Text extract.
——————

The celebration is just beginning. (Jonathan Newton/The Washington Post)

For the fifth time in six weeks, Nationals players poured beer over one another and sprayed champagne to toast a victory, with Wednesday’s raucous celebration in the visitor’s clubhouse at Houston’s Minute Maid the largest and loudest of them all. The win that preceded it, a 6-2 triumph over the Houston Astros in Game 7 of the World Series, clinched Washington’s first Major League Baseball championship since 1924.

During the immediate postgame celebration, Ryan Zimmerman, the longtime face of the franchise and the Nationals’ first draft pick, promised an even bigger party when he and his teammates get back to D.C. The parade is set for Saturday. The revelry might continue until pitchers and catchers report.

“I hope you’re ready for us to come home,” Zimmerman said, “because it’s going to be absolutely bananas.”

“Absolutely bananas” is an apt description for the Nationals’ season, which saw Dave Martinez’s squad fight back from 12 games under .500 in late May to a wild-card berth and then go 5-0 in elimination games during the playoffs.

The World Series trophy, a laughable goal for much of the year, was rolled into the soon-to-be-soaked Nationals clubhouse during the bottom of the eighth inning, with Washington leading 4-2 and Patrick Corbin still throwing his third scoreless inning of relief. There would be no jinx. After the Nationals added a couple insurance runs in the top of the ninth, Daniel Hudson retired the Astros in order, striking out Michael Brantley for the final out to officially kick off the celebration.

“These guys, they battled, it didn’t matter,” an ecstatic and emotional Max Scherzer, who got the start for the Nationals and allowed two runs in five innings, told Fox’s Ken Rosenthal shortly after the celebration began. “It was stay in the fight. That was our motto. It was the next guy up. Everybody gave it their all. … We took it all the way and we won the whole thing.”

“We stuck together, I know that,” third baseman Anthony Rendon told Fox’s Tom Verducci. “When we had nothing left to lose, when people had written us off and we were facing elimination games where people thought we shouldn’t have even been there in the first place, we just kept on fighting and happened to come out on top.”

Bud Light and champagne awaited in the Nationals clubhouse, but Rendon was interested in something a little stronger.

“I want bourbon,” he shouted on the field between hugs and high-fives.

“The dream came true, and we did it for the fans of Washington,” Ted Lerner, the Nationals’ founding principal owner, said at the start of the on-field trophy presentation. “It feels great and we look forward to continued success in the future.”

“They’re a bunch of relentless, resilient bunch of guys,” Martinez said. “They love to play the game. They play the game every day. Today they were down, but they never thought they were out. It’s just a testament to these guys. They fought all years long. Guess what? We stayed in the fight. We won the fight. I believe in these guys and they believe in each other.”

Zimmerman was unusually emotional in a postgame interview.

——————

Stated task 1. According to the article on the Nationals' World Series victory, which Astros batter struck out for the final out?
The text and the records come from separate, unrelated sources.

[Data lines]
——————

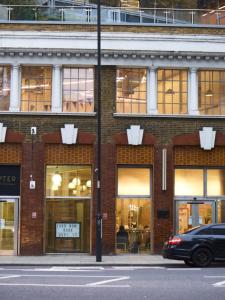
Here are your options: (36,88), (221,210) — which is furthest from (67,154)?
(221,210)

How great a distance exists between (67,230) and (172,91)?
7.57m

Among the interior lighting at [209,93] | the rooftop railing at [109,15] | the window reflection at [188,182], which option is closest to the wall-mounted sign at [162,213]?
the window reflection at [188,182]

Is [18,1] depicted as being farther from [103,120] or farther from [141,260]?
[141,260]

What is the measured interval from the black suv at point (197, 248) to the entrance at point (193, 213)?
556cm

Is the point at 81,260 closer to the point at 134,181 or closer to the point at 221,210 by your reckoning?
the point at 134,181

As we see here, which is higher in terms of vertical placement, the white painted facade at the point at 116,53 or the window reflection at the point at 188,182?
the white painted facade at the point at 116,53

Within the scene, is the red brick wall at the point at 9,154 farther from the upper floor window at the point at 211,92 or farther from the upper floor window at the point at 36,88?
the upper floor window at the point at 211,92

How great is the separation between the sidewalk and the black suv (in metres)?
1.67

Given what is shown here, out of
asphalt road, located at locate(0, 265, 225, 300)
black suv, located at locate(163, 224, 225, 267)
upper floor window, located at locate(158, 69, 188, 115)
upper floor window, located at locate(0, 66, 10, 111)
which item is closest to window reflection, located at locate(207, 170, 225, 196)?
upper floor window, located at locate(158, 69, 188, 115)

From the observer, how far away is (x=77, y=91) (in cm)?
2736

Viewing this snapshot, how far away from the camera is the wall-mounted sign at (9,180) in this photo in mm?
26953

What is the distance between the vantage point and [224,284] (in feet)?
51.8

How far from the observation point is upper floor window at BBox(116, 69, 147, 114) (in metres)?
27.5

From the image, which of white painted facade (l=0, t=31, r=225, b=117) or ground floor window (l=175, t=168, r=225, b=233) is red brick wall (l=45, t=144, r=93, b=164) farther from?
ground floor window (l=175, t=168, r=225, b=233)
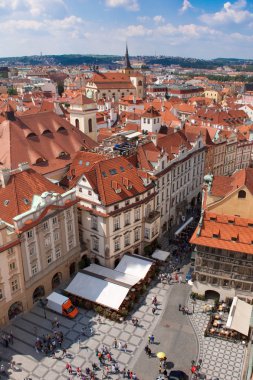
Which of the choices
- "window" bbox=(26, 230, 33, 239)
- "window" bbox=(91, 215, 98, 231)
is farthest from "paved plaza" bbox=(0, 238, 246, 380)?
"window" bbox=(91, 215, 98, 231)

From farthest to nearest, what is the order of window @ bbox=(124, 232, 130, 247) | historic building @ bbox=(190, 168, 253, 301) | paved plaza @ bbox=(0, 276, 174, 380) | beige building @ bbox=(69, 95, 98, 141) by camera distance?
beige building @ bbox=(69, 95, 98, 141) < window @ bbox=(124, 232, 130, 247) < historic building @ bbox=(190, 168, 253, 301) < paved plaza @ bbox=(0, 276, 174, 380)

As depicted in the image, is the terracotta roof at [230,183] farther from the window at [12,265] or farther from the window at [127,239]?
the window at [12,265]

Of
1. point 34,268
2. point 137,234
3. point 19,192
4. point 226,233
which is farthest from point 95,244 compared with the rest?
point 226,233

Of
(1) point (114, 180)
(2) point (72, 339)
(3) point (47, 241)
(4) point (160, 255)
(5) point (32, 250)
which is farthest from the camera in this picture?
(4) point (160, 255)

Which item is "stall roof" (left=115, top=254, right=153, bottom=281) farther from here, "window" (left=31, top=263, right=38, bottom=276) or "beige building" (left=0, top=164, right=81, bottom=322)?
"window" (left=31, top=263, right=38, bottom=276)

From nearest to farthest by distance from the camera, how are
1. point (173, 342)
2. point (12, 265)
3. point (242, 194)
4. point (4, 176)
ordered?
point (173, 342)
point (12, 265)
point (4, 176)
point (242, 194)

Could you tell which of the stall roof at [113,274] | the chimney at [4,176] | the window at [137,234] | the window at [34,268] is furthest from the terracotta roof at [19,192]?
the window at [137,234]

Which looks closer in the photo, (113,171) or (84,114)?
(113,171)

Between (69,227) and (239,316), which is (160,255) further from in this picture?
(239,316)
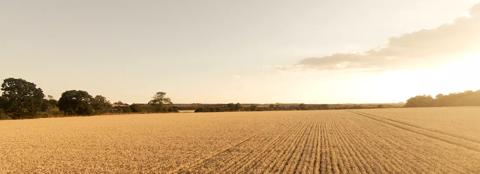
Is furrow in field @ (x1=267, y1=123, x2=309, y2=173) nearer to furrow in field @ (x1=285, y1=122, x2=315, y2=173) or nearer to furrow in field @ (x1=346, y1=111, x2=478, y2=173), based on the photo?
furrow in field @ (x1=285, y1=122, x2=315, y2=173)

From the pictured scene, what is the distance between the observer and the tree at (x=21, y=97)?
239 feet

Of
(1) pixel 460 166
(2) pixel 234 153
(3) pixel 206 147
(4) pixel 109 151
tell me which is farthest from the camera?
(3) pixel 206 147

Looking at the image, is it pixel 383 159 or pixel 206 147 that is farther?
pixel 206 147

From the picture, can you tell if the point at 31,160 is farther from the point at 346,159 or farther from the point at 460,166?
the point at 460,166

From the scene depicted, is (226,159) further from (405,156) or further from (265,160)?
(405,156)

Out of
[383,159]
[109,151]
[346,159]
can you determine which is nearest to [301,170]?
[346,159]

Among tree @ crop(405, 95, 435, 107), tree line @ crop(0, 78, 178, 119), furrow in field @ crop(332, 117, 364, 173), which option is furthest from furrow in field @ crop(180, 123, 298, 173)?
tree @ crop(405, 95, 435, 107)

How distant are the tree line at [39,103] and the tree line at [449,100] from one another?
9049 centimetres

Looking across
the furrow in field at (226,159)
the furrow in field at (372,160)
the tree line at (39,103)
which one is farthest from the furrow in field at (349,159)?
the tree line at (39,103)

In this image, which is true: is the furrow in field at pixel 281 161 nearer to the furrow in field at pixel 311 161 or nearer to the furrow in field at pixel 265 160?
the furrow in field at pixel 265 160

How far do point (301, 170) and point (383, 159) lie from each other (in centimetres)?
468

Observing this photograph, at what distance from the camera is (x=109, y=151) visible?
67.1ft

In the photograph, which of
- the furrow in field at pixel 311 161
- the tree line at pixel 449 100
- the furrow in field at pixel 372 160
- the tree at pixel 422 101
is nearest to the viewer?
the furrow in field at pixel 311 161

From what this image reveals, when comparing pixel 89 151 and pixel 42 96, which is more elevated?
pixel 42 96
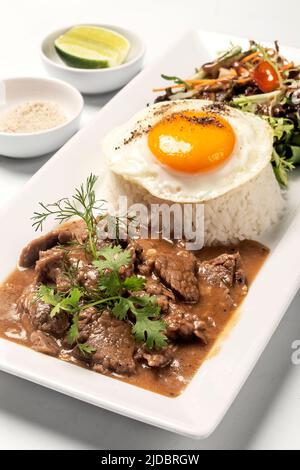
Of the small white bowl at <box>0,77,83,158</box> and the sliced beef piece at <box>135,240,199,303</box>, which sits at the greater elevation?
the sliced beef piece at <box>135,240,199,303</box>

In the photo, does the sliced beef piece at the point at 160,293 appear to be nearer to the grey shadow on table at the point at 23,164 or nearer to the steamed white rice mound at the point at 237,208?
the steamed white rice mound at the point at 237,208

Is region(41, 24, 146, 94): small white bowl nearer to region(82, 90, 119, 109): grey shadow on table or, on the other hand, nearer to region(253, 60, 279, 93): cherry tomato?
region(82, 90, 119, 109): grey shadow on table

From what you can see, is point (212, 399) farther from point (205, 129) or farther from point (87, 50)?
point (87, 50)

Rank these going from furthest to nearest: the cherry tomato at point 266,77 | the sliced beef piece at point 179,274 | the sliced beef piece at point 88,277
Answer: the cherry tomato at point 266,77
the sliced beef piece at point 179,274
the sliced beef piece at point 88,277

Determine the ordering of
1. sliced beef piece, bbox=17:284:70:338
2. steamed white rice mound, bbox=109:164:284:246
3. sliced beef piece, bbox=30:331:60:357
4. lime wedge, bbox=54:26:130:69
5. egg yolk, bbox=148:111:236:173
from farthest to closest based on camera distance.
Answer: lime wedge, bbox=54:26:130:69 < steamed white rice mound, bbox=109:164:284:246 < egg yolk, bbox=148:111:236:173 < sliced beef piece, bbox=17:284:70:338 < sliced beef piece, bbox=30:331:60:357

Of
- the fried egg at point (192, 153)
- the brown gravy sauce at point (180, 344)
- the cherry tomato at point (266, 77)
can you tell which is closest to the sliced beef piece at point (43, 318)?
the brown gravy sauce at point (180, 344)

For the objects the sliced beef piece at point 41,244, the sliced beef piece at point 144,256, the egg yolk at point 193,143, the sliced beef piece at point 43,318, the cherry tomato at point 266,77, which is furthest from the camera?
the cherry tomato at point 266,77

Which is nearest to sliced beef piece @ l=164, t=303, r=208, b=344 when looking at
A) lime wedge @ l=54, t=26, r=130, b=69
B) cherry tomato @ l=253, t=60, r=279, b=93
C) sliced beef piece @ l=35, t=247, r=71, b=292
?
sliced beef piece @ l=35, t=247, r=71, b=292

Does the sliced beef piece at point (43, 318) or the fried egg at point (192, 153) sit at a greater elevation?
the fried egg at point (192, 153)
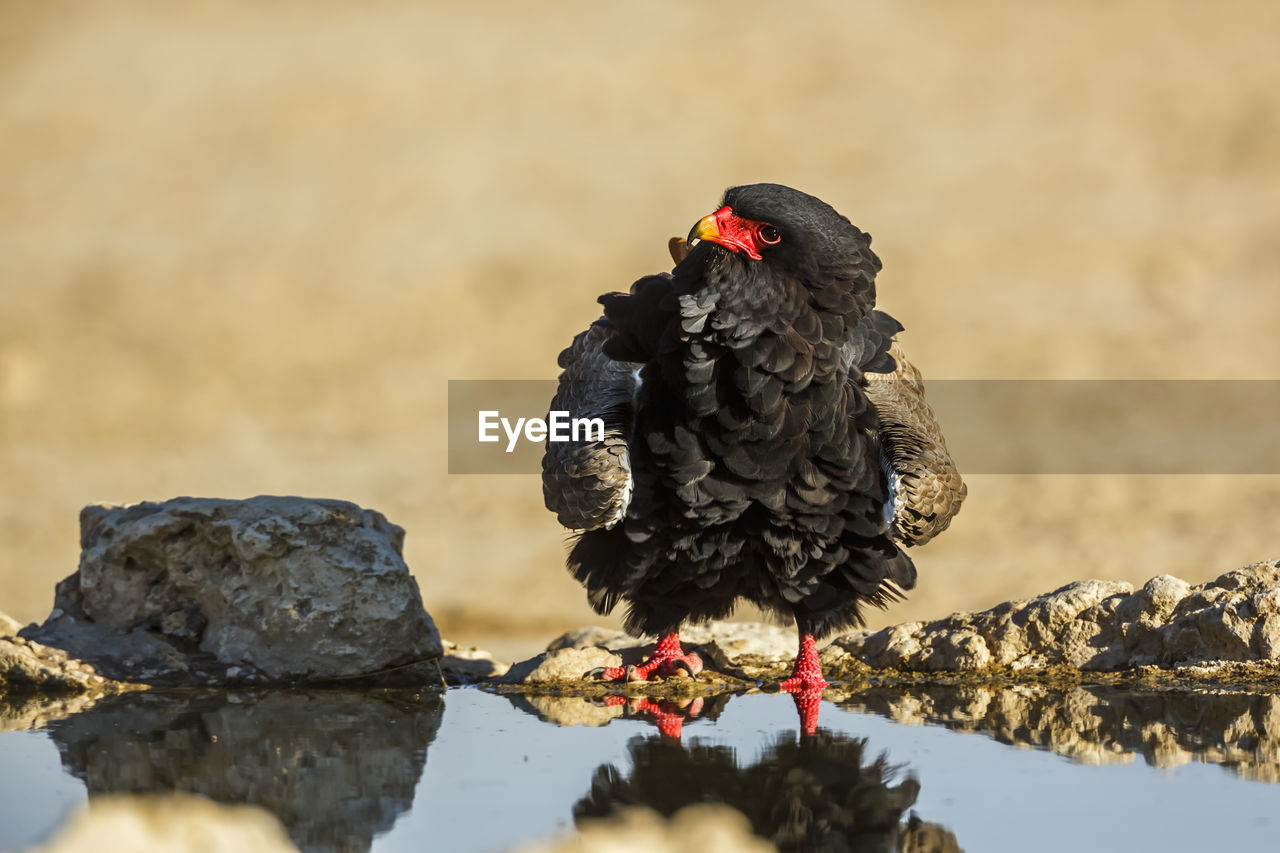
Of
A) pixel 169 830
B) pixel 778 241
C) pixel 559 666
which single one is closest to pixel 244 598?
pixel 559 666

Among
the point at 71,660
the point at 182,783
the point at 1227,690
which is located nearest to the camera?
the point at 182,783

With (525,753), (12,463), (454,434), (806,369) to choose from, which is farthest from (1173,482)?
(12,463)

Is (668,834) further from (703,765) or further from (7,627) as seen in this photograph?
(7,627)

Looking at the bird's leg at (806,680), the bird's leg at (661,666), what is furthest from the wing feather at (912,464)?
the bird's leg at (661,666)

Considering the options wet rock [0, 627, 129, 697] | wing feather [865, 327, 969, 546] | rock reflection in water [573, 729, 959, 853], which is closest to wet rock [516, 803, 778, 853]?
rock reflection in water [573, 729, 959, 853]

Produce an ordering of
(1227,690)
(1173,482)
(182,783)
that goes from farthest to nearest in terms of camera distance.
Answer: (1173,482), (1227,690), (182,783)

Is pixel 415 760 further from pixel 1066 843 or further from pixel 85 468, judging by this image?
pixel 85 468
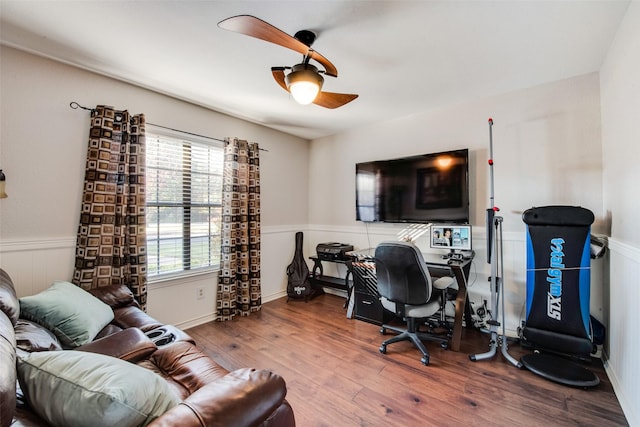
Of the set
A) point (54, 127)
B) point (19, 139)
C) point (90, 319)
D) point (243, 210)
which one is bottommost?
point (90, 319)

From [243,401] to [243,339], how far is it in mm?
1958

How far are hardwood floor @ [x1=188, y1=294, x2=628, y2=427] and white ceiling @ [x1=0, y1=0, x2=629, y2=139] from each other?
96.4 inches

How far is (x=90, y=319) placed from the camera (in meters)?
1.72

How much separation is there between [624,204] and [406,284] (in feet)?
5.02

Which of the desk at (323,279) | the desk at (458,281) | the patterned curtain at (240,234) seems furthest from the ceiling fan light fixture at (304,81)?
the desk at (323,279)

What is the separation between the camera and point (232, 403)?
897 millimetres

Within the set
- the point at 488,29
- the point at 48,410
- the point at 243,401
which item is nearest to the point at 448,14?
the point at 488,29

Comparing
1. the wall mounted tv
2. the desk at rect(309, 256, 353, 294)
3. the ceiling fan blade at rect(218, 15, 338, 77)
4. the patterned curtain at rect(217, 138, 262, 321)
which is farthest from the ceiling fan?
the desk at rect(309, 256, 353, 294)

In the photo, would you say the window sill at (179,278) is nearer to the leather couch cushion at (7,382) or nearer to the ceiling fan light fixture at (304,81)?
the leather couch cushion at (7,382)

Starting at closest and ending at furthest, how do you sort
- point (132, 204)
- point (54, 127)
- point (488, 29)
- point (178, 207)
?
point (488, 29)
point (54, 127)
point (132, 204)
point (178, 207)

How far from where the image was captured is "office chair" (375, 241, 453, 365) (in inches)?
87.1

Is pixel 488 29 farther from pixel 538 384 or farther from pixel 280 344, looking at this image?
pixel 280 344

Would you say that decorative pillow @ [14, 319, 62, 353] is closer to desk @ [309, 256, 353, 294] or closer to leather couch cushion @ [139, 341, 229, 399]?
leather couch cushion @ [139, 341, 229, 399]

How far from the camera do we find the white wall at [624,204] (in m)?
1.60
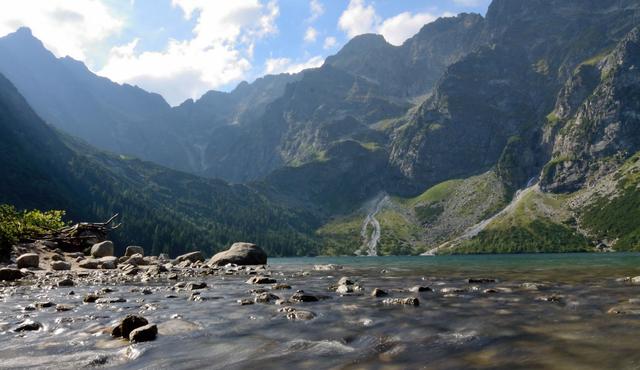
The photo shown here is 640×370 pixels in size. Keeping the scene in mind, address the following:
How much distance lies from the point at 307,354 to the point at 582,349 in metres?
6.96

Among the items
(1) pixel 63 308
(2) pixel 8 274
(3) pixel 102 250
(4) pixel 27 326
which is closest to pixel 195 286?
(1) pixel 63 308

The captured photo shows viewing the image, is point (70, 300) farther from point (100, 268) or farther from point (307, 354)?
point (100, 268)

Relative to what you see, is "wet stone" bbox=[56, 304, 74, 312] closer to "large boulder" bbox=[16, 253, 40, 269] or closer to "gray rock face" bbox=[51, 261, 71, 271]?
"large boulder" bbox=[16, 253, 40, 269]

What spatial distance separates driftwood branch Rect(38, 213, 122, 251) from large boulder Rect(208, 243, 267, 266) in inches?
589

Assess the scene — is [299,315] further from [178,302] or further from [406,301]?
[178,302]

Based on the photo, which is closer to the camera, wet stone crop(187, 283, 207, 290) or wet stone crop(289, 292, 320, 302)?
wet stone crop(289, 292, 320, 302)

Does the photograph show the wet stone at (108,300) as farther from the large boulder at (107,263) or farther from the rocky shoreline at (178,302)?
the large boulder at (107,263)

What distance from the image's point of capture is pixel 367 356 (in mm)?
10961

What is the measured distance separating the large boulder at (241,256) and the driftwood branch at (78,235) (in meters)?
15.0

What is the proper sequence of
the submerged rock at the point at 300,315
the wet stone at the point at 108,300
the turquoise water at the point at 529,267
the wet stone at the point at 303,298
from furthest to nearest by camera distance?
1. the turquoise water at the point at 529,267
2. the wet stone at the point at 303,298
3. the wet stone at the point at 108,300
4. the submerged rock at the point at 300,315

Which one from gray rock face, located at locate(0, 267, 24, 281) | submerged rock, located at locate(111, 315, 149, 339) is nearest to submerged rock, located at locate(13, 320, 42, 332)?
submerged rock, located at locate(111, 315, 149, 339)

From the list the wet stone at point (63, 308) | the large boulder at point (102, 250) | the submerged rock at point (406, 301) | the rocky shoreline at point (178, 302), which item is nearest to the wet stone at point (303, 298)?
the rocky shoreline at point (178, 302)

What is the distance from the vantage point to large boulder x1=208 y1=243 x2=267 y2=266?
62.1 m

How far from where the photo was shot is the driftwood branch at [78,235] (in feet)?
102
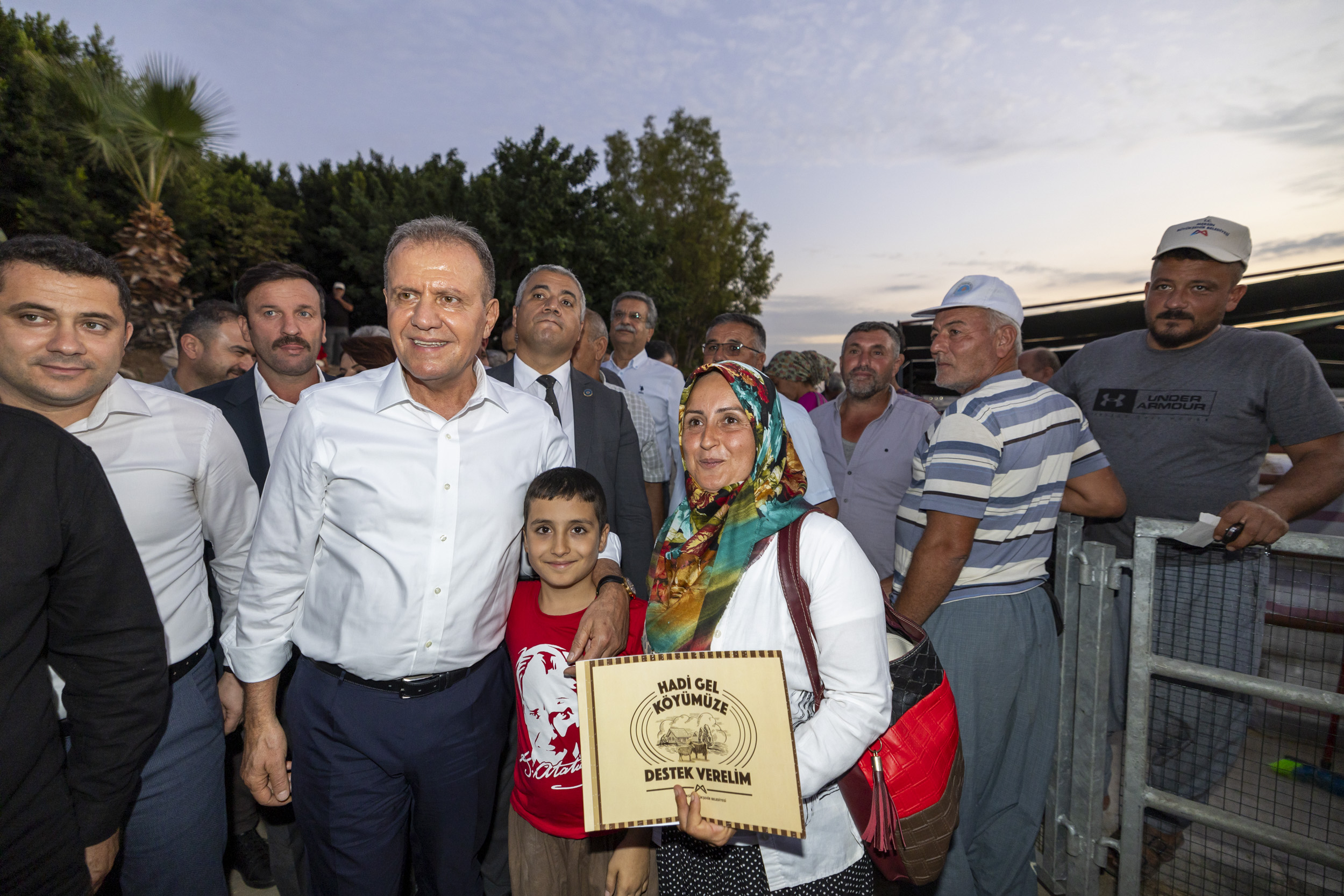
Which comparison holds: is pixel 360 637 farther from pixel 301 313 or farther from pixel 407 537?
pixel 301 313

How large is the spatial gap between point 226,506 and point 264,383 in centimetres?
118

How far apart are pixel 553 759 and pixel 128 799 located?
117 cm

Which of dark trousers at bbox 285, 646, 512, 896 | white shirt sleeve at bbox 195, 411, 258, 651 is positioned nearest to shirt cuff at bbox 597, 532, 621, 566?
dark trousers at bbox 285, 646, 512, 896

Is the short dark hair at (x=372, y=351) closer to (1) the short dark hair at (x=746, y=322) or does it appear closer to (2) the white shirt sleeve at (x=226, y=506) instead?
(1) the short dark hair at (x=746, y=322)

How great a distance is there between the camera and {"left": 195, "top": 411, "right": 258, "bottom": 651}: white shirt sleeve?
89.7 inches

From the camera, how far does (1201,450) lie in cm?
293

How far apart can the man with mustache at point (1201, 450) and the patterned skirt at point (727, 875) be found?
5.88ft

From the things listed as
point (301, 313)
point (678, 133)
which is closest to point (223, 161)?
point (678, 133)

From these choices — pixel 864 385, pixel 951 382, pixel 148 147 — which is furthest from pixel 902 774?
pixel 148 147

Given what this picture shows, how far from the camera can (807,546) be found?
1648 mm

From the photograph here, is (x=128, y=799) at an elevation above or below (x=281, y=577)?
below

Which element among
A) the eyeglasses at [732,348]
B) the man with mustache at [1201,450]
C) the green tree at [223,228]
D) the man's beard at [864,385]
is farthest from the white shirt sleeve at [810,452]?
the green tree at [223,228]

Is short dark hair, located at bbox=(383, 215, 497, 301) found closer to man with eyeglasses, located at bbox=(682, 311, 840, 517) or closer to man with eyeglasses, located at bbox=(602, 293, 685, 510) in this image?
man with eyeglasses, located at bbox=(682, 311, 840, 517)

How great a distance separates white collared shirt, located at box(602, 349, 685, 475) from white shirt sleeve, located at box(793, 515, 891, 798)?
146 inches
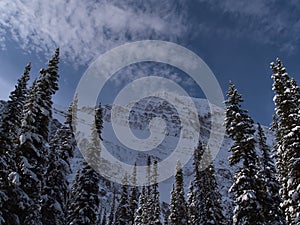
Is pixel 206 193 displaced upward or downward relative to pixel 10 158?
upward

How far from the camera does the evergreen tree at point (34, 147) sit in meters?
20.0

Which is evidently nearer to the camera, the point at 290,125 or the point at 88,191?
the point at 290,125

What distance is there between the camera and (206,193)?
1332 inches

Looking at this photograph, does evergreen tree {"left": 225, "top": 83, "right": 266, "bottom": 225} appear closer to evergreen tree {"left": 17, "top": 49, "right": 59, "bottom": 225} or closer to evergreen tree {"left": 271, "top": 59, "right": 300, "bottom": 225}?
evergreen tree {"left": 271, "top": 59, "right": 300, "bottom": 225}

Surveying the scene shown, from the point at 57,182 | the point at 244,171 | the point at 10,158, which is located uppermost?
the point at 57,182

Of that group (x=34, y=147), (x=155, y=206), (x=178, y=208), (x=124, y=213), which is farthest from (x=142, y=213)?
(x=34, y=147)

——————

Stated task 2. State how many lines of the records contain the word "when", giving only the number.

Task response 1. Michael Brantley

Task response 2. 2